Starting with the line where "TOYOTA RAV4 2.5" appears, print every line through the end of the entries below exactly as it stands, and leave out the pictures.
━━━ Material supplied
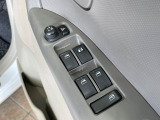 【電動格納ミラー】狭い駐車場やすれ違い時にミラーを格納することで他車や障害物にぶつかるリスクを回避できます。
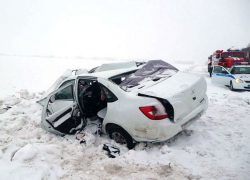 В Бутурлиновском районе "КАМАЗ" смял "Ладу Гранту"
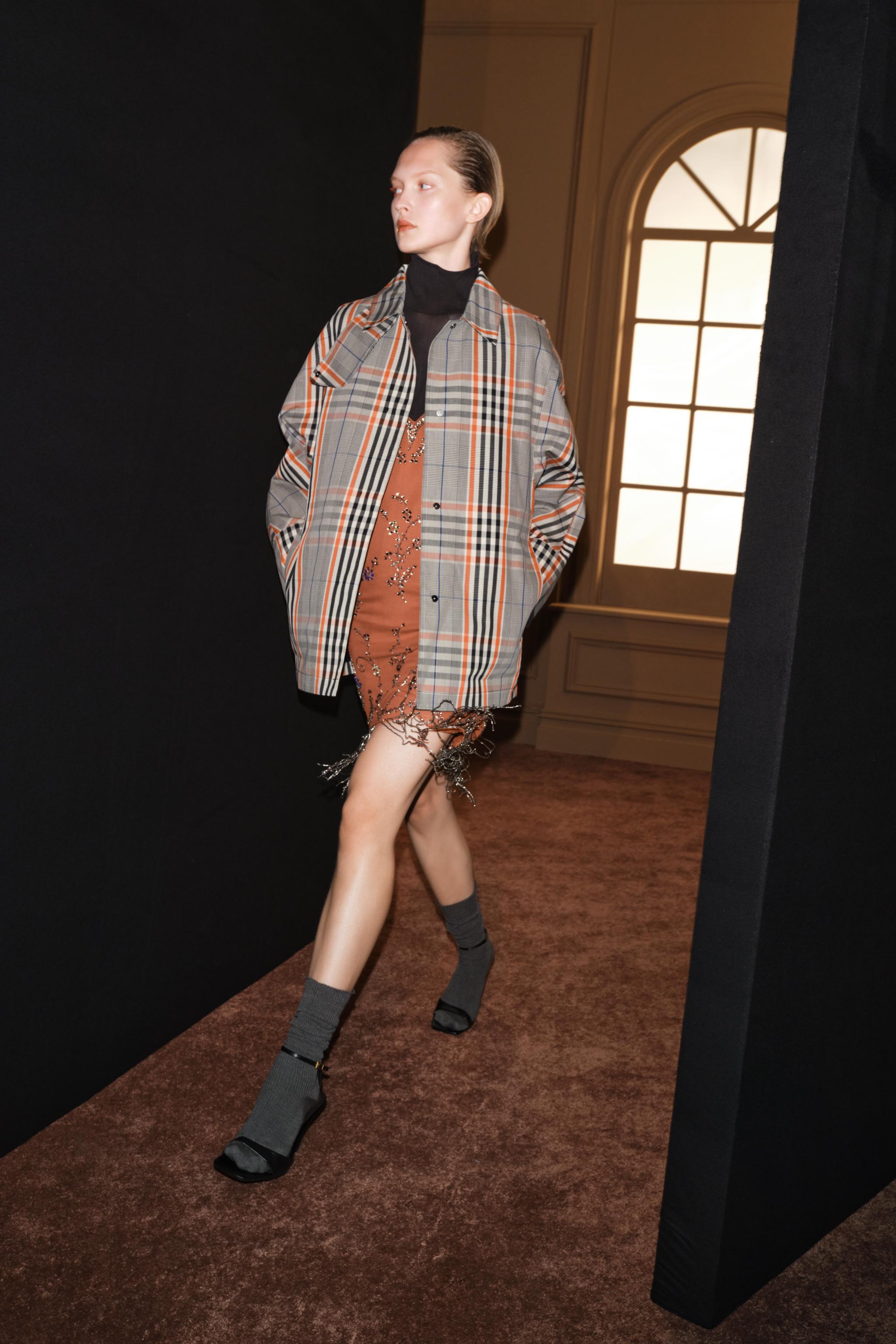 КОРОТКИЙ ТРЕНЧ В КЛЕТКУ ZW COLLECTION — ZARA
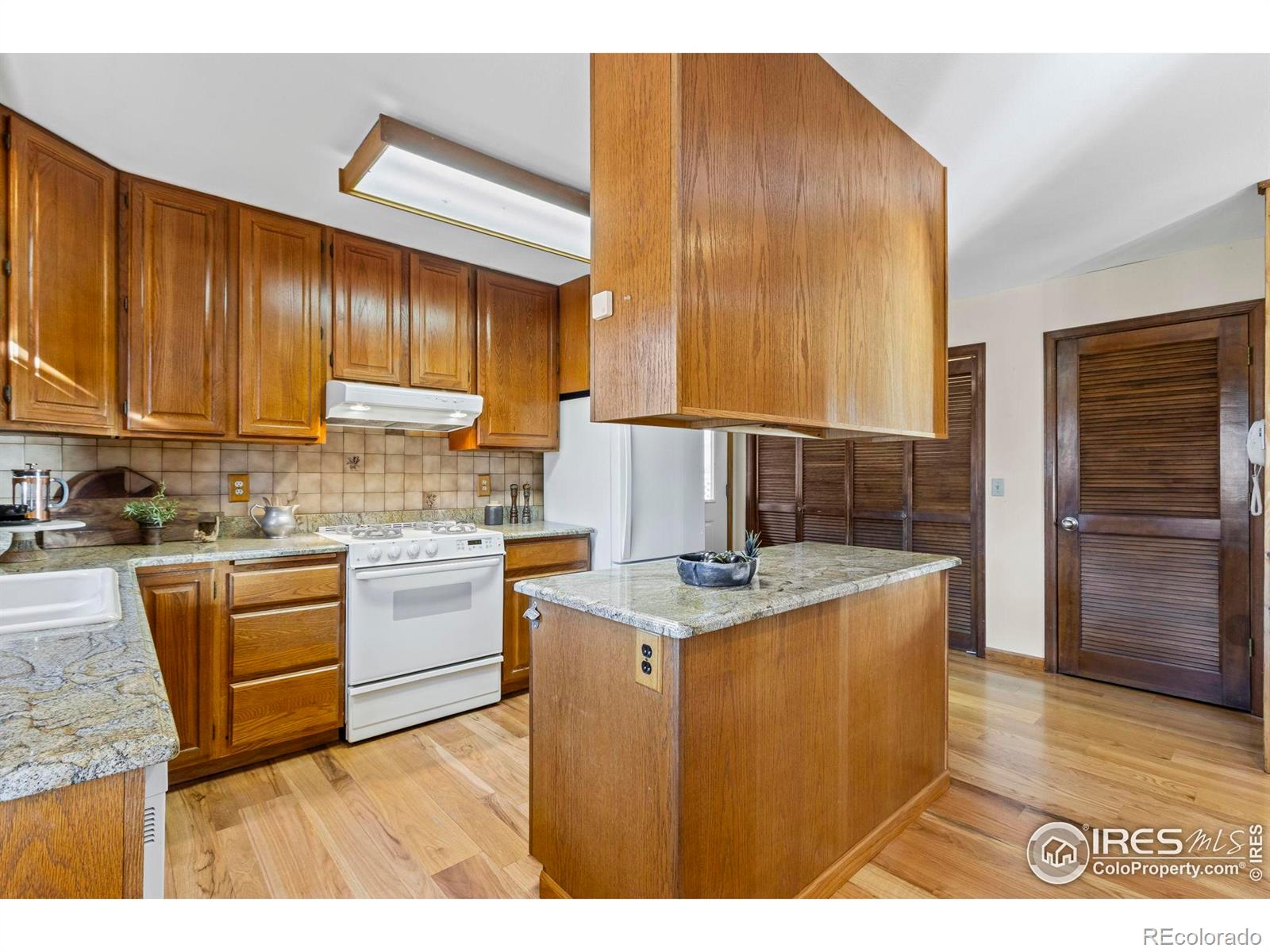 MLS Image #29 for 2509 n county road 25 ,bellvue, Colorado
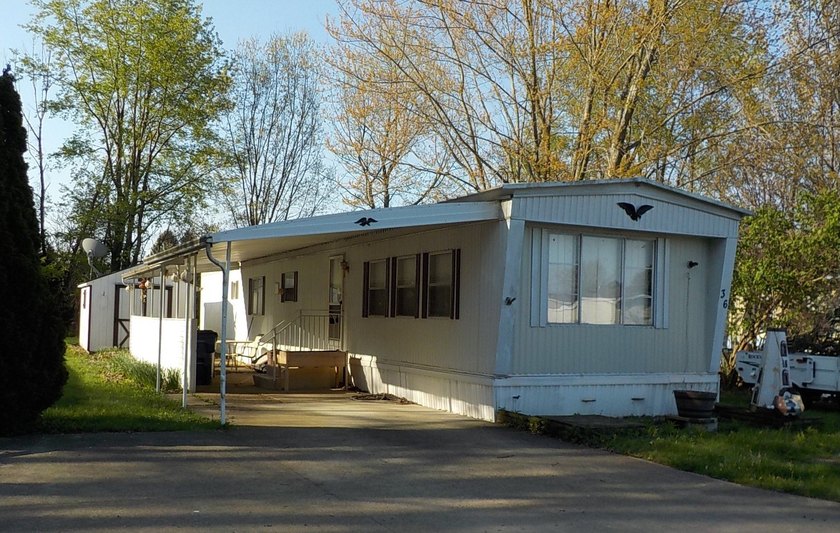 Move in ready, home built in 1982. 12x67, plus 10x46 patio, and - Beach Home for sale in North East, Pennsylvania on Beachhouse.com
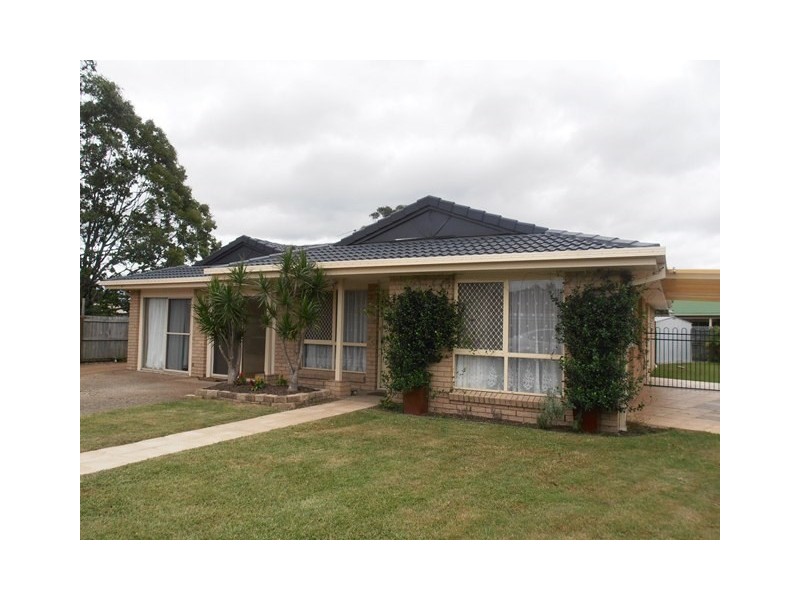 17 Perak Court, Tanah Merah QLD 4128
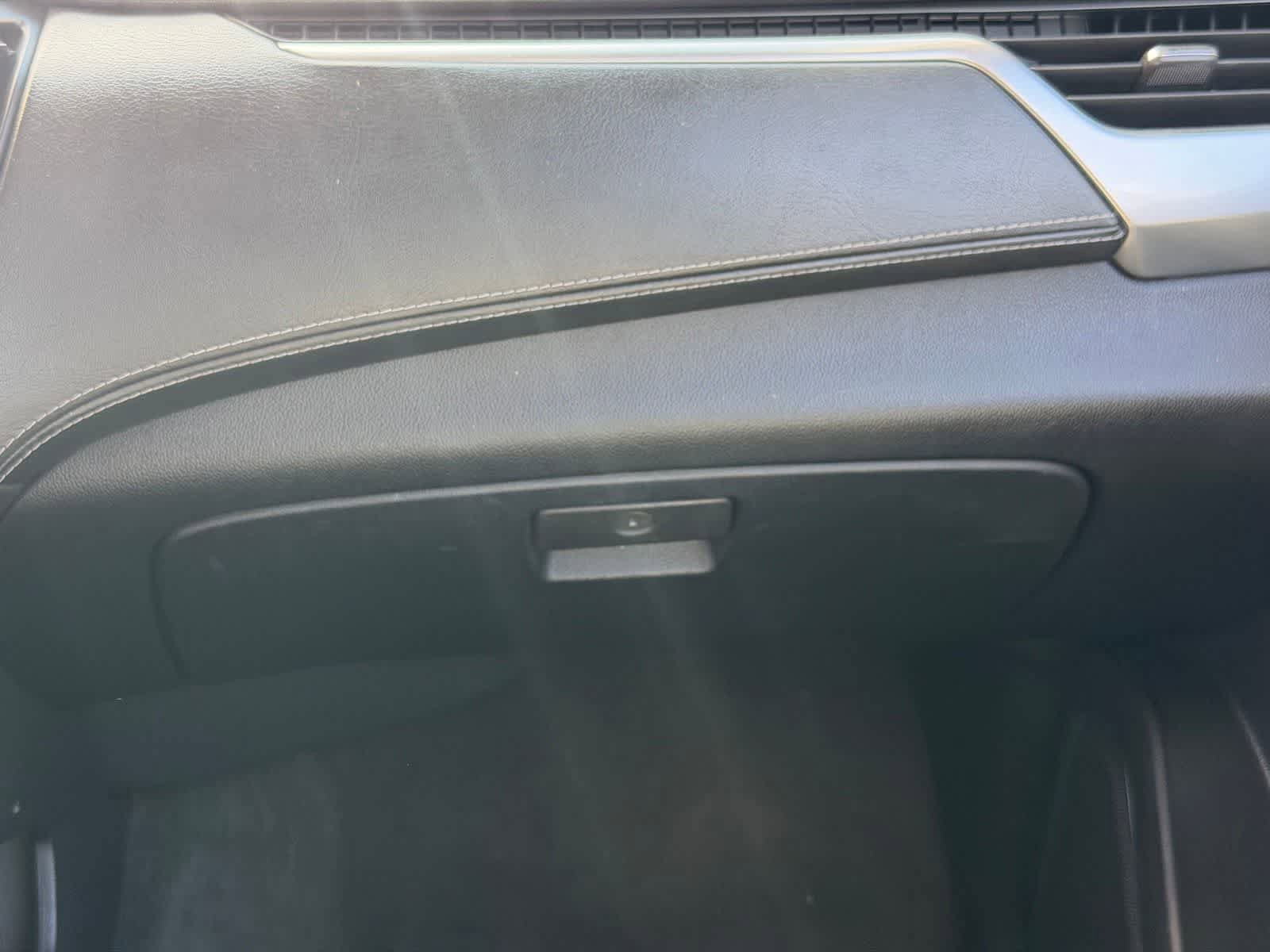 Used 2015 Chevrolet Tahoe LT RWD image 18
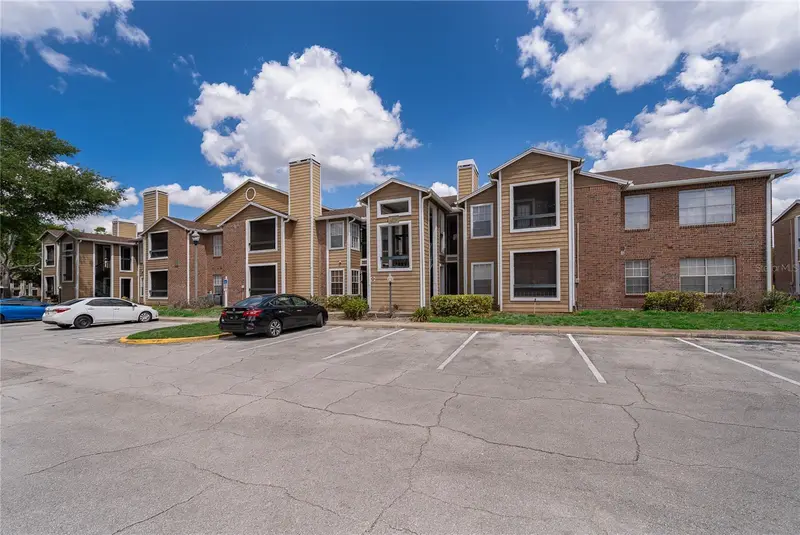 4367 Thornbriar Ln #206, FL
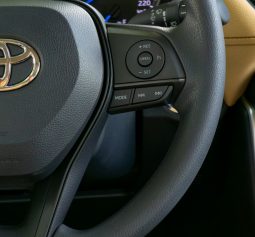 
										TOYOTA RAV4 2.5 HYBRID – XLE – G – MID OPTIONS – 2025 MODEL – WHITE INSIDE BEIGE – GCC SPECS full									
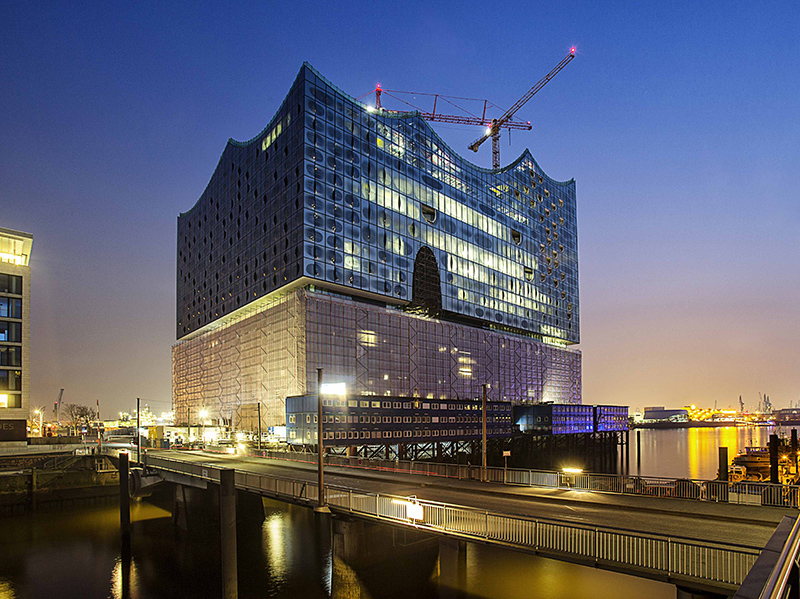 The Elbe Philharmonic Hall by night. Photo: © Thies Rätzke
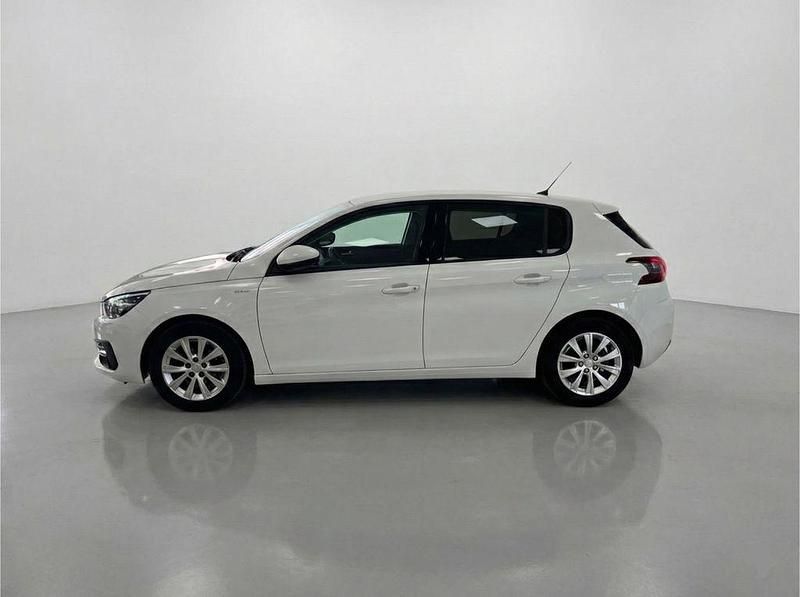 Gebraucht Peugeot 308 Active 131 PS (96 kW) 2020 Weiß Limousine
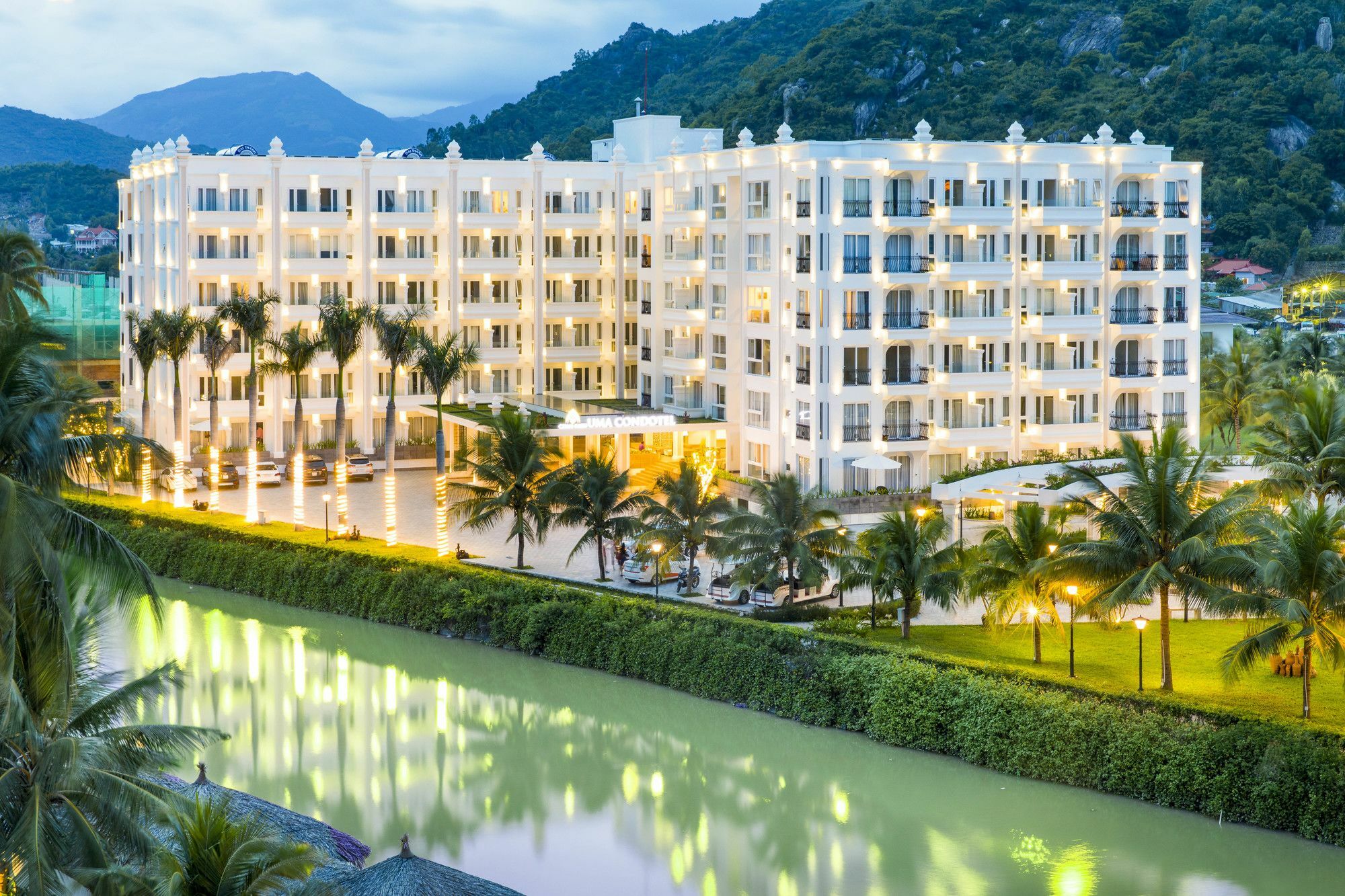Cham Oasis Nha Trang Resort Condotel Kültér fotó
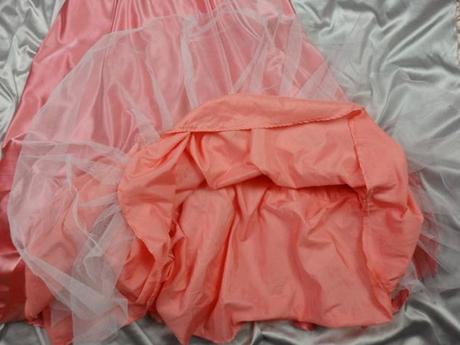 Luxusné staroružové spoločenské šaty, 38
━━━━━━
**Exercise result**
										TOYOTA RAV4 2.5 HYBRID – XLE – G – MID OPTIONS – 2025 MODEL – WHITE INSIDE BEIGE – GCC SPECS full									
 The Elbe Philharmonic Hall by night. Photo: © Thies Rätzke
 Gebraucht Peugeot 308 Active 131 PS (96 kW) 2020 Weiß Limousine
Cham Oasis Nha Trang Resort Condotel Kültér fotó
 Luxusné staroružové spoločenské šaty, 38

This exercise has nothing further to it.